Alti e bassi di Fantasmagoria
I Mysteri di Mystère si occupa con entusiasmo tipicamente Castelliano della letteratura d'anticipazione dedicata a Marte nel 1800 e nel 1900, e dedica uno spazio denso di informazioni alla particolare figura della spiritista Hélène Smith, che nel fumetto intreccia le proprie vicende con quelle di Sergej Orloff (e non ne abbiamo fatto parola finora, tanto per dimostrare quanto sia impossibile riassumere tutti i contenuti di questo albo). Smith viene già citata da Carlo Recagno, con il suo vero nome, ne L'impareggiabile Reeves (Speciale Martin Mystere n. 16), Catherine-Elise Müller (con il secondo nome storpiato in Elsie): questo Speciale e il libretto allegato sono infatti dedicati ai linguaggi mysteriosi. Ci chiediamo quindi da quanti anni Recagno avesse in mente questa storia.
Bonelli Kids e Zio Boris si dedicano rispettivamente ai megaliti di Stonehenge e alle maratone televisive di Enrico Mentana viste dalla spiaggia, con discreta efficacia.

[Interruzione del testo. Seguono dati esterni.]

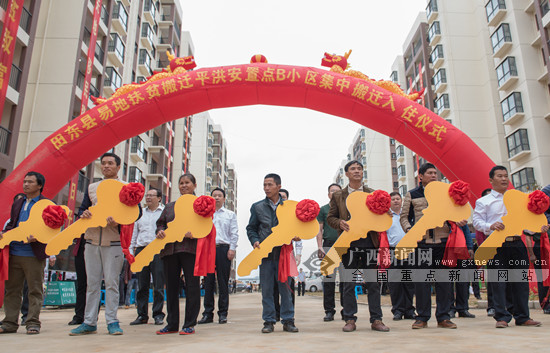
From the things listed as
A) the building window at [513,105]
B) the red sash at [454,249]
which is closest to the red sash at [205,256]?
the red sash at [454,249]

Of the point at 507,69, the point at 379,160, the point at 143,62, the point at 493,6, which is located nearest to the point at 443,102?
the point at 507,69

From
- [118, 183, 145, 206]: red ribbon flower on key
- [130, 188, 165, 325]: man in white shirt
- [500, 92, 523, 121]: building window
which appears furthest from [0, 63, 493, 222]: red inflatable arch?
[500, 92, 523, 121]: building window

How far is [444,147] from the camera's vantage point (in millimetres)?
7543

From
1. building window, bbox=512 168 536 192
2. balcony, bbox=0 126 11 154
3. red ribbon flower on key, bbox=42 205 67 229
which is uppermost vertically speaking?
building window, bbox=512 168 536 192

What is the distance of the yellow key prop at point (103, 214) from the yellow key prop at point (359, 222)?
1986 millimetres

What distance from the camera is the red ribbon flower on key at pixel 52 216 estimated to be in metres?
4.32

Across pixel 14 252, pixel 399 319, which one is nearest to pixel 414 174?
pixel 399 319

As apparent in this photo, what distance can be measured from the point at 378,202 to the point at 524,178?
70.1ft

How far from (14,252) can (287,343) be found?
9.70 ft

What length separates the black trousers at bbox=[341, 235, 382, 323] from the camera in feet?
13.5

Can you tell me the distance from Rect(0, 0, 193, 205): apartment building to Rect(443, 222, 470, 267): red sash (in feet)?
43.3

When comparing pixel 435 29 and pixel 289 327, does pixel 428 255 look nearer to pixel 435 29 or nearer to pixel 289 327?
pixel 289 327

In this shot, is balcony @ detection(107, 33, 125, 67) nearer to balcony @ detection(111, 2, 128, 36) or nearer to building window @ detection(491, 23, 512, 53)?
balcony @ detection(111, 2, 128, 36)

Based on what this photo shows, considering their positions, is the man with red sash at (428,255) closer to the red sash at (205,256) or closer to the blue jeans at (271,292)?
the blue jeans at (271,292)
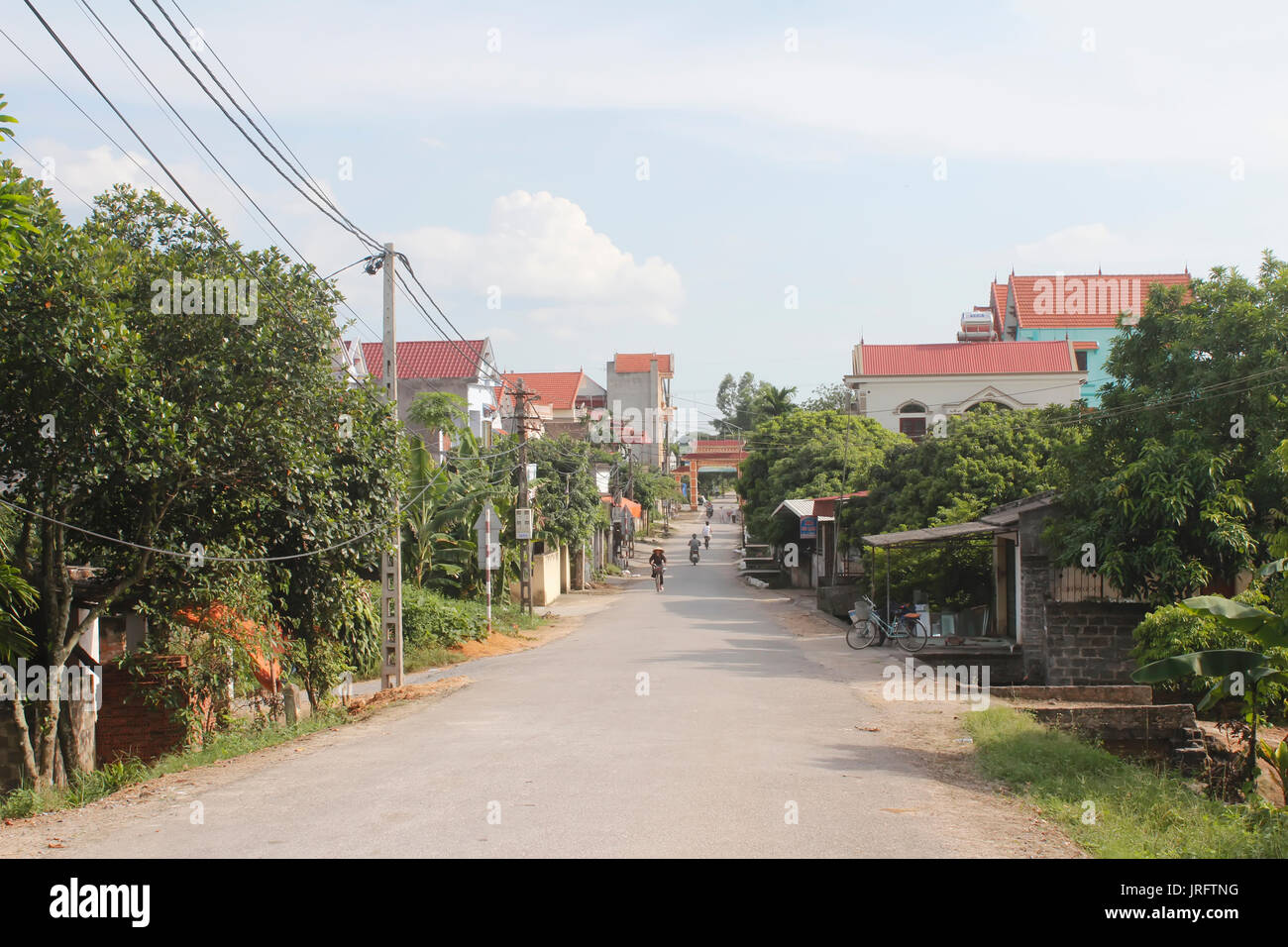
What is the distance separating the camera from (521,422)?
28406 millimetres

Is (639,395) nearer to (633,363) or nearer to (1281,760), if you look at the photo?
(633,363)

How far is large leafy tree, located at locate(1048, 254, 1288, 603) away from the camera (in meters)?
16.4

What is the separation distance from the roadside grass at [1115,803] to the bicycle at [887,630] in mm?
9626

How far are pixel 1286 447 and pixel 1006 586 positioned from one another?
1348 cm

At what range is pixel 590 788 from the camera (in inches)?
350

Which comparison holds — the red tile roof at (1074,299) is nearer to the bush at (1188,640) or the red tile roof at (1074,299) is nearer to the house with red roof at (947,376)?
the house with red roof at (947,376)

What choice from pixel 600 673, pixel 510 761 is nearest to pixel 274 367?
pixel 510 761

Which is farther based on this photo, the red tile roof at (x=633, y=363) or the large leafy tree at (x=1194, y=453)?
the red tile roof at (x=633, y=363)

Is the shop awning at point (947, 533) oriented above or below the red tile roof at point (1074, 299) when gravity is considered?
below

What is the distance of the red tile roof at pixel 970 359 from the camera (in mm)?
52469

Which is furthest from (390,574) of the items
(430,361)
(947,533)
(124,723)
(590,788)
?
(430,361)

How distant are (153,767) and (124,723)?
1613mm

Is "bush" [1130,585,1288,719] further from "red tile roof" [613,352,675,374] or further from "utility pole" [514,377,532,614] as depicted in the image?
"red tile roof" [613,352,675,374]

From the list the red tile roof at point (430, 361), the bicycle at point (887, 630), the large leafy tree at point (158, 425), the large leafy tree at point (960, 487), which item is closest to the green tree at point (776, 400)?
the red tile roof at point (430, 361)
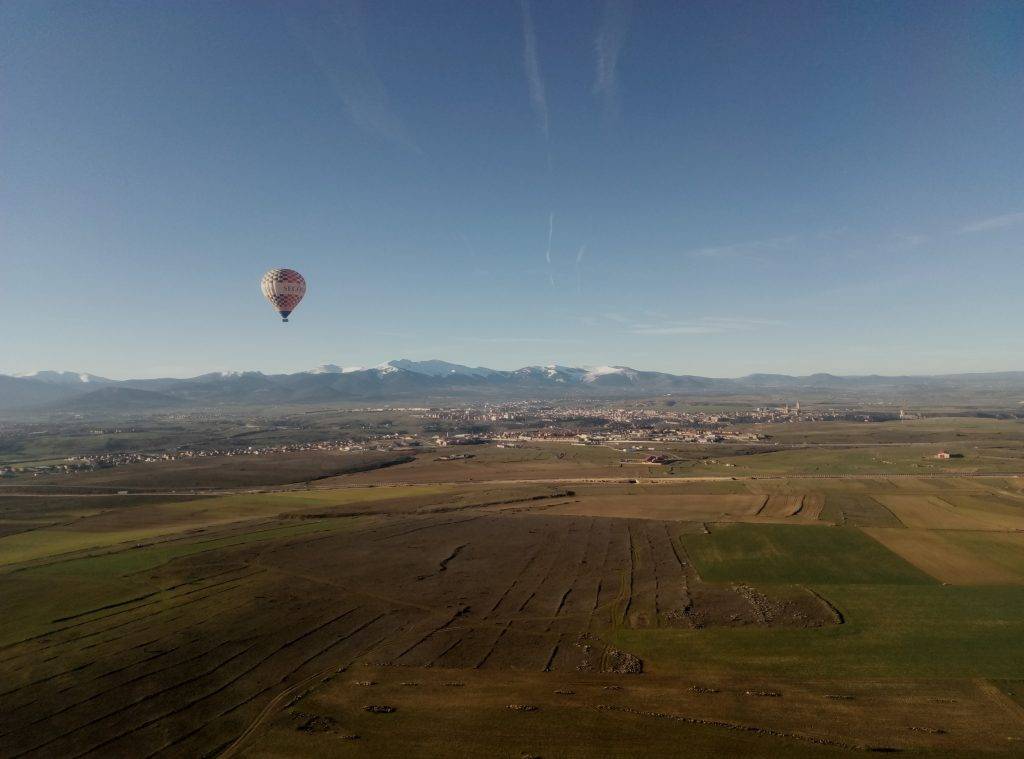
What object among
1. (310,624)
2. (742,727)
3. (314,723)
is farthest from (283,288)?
(742,727)

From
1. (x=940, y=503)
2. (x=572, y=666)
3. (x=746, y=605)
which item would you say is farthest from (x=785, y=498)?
(x=572, y=666)

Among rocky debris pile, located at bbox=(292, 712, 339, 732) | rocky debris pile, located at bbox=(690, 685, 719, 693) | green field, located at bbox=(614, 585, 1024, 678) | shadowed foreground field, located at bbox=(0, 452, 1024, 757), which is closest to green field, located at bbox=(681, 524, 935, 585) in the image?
shadowed foreground field, located at bbox=(0, 452, 1024, 757)

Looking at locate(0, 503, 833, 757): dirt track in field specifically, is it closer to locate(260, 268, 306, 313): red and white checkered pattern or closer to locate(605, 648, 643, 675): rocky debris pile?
locate(605, 648, 643, 675): rocky debris pile

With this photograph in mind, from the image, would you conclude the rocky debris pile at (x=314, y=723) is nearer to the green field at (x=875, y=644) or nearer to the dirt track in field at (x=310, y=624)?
the dirt track in field at (x=310, y=624)

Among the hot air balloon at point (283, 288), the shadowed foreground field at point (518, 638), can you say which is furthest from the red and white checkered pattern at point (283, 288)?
the shadowed foreground field at point (518, 638)

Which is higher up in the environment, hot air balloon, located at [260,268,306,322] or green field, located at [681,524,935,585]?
hot air balloon, located at [260,268,306,322]

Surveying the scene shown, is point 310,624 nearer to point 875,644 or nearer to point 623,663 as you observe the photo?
point 623,663
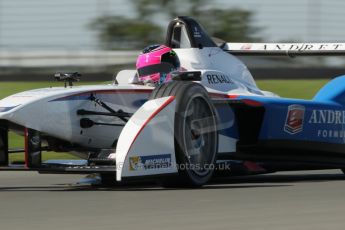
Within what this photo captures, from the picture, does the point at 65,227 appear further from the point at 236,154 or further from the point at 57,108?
the point at 236,154

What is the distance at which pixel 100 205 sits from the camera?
7.62 meters

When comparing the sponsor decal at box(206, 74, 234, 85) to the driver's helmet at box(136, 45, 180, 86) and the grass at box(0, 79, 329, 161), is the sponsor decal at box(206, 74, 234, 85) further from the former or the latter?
the grass at box(0, 79, 329, 161)

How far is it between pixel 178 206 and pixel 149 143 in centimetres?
135

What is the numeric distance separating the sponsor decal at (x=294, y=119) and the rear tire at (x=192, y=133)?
103cm

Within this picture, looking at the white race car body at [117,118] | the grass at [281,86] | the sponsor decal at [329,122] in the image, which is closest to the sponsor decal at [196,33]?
the white race car body at [117,118]

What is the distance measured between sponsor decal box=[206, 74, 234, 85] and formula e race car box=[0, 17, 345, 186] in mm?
13

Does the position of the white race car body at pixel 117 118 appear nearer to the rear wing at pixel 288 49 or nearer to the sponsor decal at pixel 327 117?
the sponsor decal at pixel 327 117

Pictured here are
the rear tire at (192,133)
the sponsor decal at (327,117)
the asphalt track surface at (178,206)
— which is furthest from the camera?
the sponsor decal at (327,117)

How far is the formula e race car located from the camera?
884 cm

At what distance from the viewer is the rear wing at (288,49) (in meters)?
11.6

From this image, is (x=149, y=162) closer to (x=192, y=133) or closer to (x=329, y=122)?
(x=192, y=133)

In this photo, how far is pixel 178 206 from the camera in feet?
24.7

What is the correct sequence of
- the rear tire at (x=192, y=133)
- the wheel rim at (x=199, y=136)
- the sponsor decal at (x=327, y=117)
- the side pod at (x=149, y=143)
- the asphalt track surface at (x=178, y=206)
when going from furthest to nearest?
the sponsor decal at (x=327, y=117) → the wheel rim at (x=199, y=136) → the rear tire at (x=192, y=133) → the side pod at (x=149, y=143) → the asphalt track surface at (x=178, y=206)

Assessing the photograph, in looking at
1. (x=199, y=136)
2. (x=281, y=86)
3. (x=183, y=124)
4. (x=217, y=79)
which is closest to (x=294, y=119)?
(x=217, y=79)
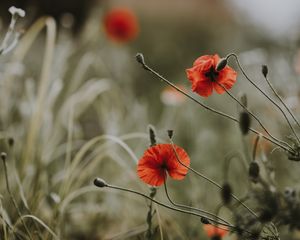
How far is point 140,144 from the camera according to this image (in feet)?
7.66

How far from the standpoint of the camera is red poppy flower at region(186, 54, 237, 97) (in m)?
1.11

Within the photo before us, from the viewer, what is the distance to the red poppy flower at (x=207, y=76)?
1.11 meters

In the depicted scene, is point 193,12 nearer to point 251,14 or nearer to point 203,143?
point 251,14

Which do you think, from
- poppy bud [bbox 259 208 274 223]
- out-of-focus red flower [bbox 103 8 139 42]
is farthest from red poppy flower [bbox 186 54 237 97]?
out-of-focus red flower [bbox 103 8 139 42]

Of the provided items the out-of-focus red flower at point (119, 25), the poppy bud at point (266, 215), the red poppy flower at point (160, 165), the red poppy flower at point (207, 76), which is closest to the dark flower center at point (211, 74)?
the red poppy flower at point (207, 76)

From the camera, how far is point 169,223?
170cm

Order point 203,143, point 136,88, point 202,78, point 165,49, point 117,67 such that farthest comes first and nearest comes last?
1. point 165,49
2. point 136,88
3. point 117,67
4. point 203,143
5. point 202,78

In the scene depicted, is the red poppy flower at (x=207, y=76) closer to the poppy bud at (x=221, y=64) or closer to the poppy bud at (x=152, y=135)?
the poppy bud at (x=221, y=64)

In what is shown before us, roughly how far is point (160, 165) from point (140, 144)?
124 cm

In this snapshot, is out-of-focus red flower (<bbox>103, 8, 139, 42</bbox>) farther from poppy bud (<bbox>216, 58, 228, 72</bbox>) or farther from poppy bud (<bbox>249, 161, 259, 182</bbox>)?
poppy bud (<bbox>249, 161, 259, 182</bbox>)

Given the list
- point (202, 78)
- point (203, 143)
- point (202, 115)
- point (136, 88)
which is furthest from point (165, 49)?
point (202, 78)

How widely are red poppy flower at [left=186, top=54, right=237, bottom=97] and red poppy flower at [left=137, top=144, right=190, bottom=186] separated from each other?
13cm

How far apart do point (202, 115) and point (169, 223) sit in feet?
6.34

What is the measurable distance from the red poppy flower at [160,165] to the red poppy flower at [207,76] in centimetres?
13
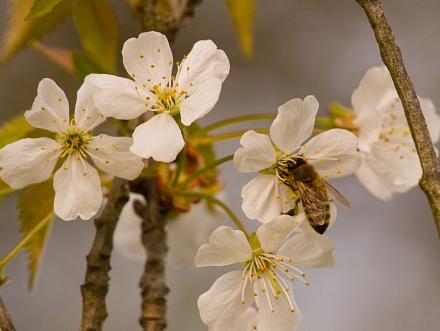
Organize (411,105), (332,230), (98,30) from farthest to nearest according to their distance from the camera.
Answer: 1. (332,230)
2. (98,30)
3. (411,105)

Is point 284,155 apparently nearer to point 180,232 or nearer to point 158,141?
point 158,141

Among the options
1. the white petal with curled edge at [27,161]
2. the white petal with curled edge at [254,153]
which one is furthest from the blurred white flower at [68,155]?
the white petal with curled edge at [254,153]

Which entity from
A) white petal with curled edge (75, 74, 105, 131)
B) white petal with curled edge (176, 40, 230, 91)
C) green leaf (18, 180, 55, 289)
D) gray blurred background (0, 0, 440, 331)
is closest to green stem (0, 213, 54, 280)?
green leaf (18, 180, 55, 289)

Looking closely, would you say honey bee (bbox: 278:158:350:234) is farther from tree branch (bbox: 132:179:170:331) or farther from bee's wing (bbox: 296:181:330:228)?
tree branch (bbox: 132:179:170:331)

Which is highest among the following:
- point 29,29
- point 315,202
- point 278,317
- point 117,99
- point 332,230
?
point 332,230

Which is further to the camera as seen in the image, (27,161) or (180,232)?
(180,232)

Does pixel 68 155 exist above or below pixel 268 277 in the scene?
above

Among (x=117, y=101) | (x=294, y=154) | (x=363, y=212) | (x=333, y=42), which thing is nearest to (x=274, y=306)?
(x=294, y=154)

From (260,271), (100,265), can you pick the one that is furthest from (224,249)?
(100,265)
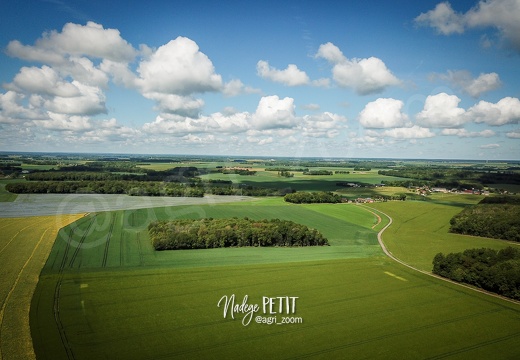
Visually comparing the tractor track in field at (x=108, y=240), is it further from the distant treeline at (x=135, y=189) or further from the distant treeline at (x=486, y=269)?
the distant treeline at (x=486, y=269)

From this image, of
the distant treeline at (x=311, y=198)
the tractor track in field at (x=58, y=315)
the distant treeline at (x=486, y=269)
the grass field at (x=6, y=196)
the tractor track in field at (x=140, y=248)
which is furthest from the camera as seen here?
the distant treeline at (x=311, y=198)

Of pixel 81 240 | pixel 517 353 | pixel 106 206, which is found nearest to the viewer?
pixel 517 353

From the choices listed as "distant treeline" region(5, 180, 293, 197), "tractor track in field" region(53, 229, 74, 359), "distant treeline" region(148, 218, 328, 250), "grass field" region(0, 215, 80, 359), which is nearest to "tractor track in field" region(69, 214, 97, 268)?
"tractor track in field" region(53, 229, 74, 359)

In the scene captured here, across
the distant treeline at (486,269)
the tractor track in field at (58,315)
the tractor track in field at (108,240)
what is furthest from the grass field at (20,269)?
the distant treeline at (486,269)

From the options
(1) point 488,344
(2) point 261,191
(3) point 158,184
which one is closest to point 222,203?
(2) point 261,191

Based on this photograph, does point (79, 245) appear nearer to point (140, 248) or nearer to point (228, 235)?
point (140, 248)

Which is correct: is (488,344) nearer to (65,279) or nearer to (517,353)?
(517,353)
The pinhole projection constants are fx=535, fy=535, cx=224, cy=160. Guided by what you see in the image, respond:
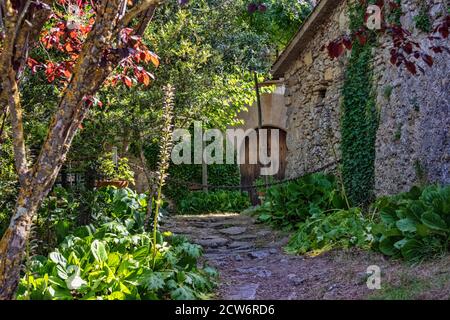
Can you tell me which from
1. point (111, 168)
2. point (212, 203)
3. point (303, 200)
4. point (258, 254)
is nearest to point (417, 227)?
point (258, 254)

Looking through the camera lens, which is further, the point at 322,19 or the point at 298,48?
the point at 298,48

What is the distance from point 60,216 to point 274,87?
28.5 feet

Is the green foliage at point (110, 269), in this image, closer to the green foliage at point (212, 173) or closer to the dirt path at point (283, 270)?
the dirt path at point (283, 270)

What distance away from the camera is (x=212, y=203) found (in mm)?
12766

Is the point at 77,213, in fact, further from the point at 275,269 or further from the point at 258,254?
the point at 275,269

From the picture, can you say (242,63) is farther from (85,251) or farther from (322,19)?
(85,251)

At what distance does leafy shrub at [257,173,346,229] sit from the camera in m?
7.37

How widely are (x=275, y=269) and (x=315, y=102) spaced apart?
441cm

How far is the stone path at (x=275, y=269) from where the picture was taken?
13.9ft

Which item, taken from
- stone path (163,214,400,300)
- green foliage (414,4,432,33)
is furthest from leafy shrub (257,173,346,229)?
green foliage (414,4,432,33)

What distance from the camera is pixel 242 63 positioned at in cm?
1103

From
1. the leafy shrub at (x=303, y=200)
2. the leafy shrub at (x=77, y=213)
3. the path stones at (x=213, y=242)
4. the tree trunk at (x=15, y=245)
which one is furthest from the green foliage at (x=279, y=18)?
the tree trunk at (x=15, y=245)

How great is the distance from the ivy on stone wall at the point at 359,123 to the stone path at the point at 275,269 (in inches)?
49.6

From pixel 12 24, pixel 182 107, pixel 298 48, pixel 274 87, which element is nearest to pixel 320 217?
pixel 182 107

Ci dispiace per Andrea Carlo Cappi, ma il capitolo di turno del romanzo Zona Y ci lascia indifferenti: purtroppo, il tema delle realtà virtuali (o vite parallele, o quale che sia il meccanismo che porta Martin a vivere un'avventura nei panni del Kit Carson storico nel Vecchio West, con i suoi amici e nemici come comprimari) non è tra i nostri preferiti.